The Big Mac
You don’t think about where it came from. You’re drunk or hungry or both, it’s late, you’re at McDonald’s because nowhere else is open and you need something in your mouth. The Big Mac tastes like every Big Mac ever—the bun somehow soft and stale at once, the meat thin and salty, the lettuce doing basically nothing, the sauce too sweet. It’s not really food. It’s the shape hunger takes when there are no better options. You eat it without considering who invented it, without considering much of anything.
Michael Jim
Delligatti invented it. A McDonald’s franchise owner in Pennsylvania, sometime in the ’60s, and he decided the menu needed an upgrade. Two all-beef patties, special sauce, lettuce, cheese, pickles, onions on a sesame seed bun—the jingle came later, everyone learned it, and now it’s sold in roughly ninety countries, billions and billions of them, but Jim never made real money. He got a plaque. That’s the punchline nobody tells—the guy who created one of the most consumed items on Earth got a plaque and not much else.
It’s become so universal that everyone has a Big Mac memory.
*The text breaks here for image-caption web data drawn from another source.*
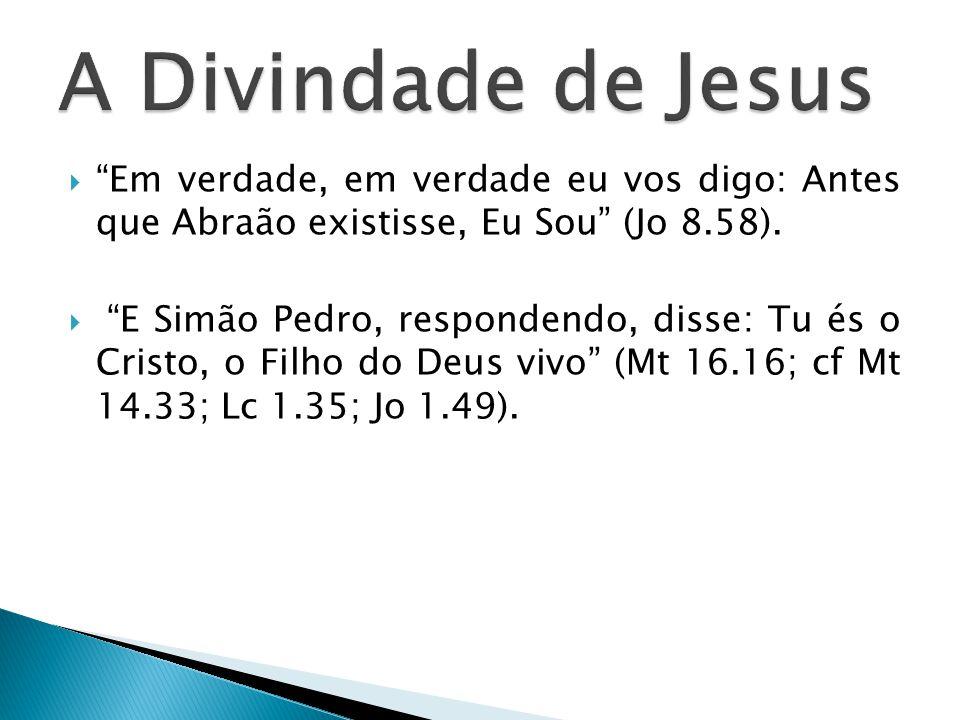 A Divindade de Jesus Em verdade, em verdade eu vos digo: Antes que Abraão existisse, Eu Sou (Jo 8.58).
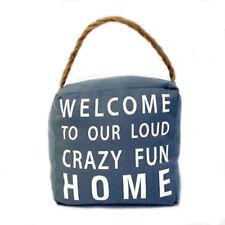 "Door Stop ""Welcome to Our Crazy Home"" Grey Canvas Doorstop - Jute Rope - 1.5kg"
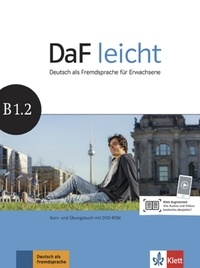 Sabine Jentges et Elke Körner - DaF leicht B1.2 - Kurs- und Übungsbuch. 1 DVD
Even people who avoid McDonald’s on principle, who’ve spent their lives opting out, will remember a time—usually young, usually late, usually with people they liked—when they ate one anyway. The Big Mac is boring enough and common enough that it registers as almost transparent. You don’t think of it as a created thing, an invention. It just exists, like streets or air.
But Jim created it. And then he died, recently, at 98. There’s an arithmetic to that. You invent something that becomes massive and faceless and profitable for everyone but you, and your name evaporates. The Big Mac is bigger than Jim now. The Big Mac will outlast everyone alive to read this. Billions of people have eaten what he made without knowing his name, without thinking about him for a second. That’s what stuck with me when I heard he was gone. Not sadness, exactly. Just the shape of it. He lived a whole life, built this thing that still feeds people, and mostly nobody knows. I wonder if he was okay with that by the end.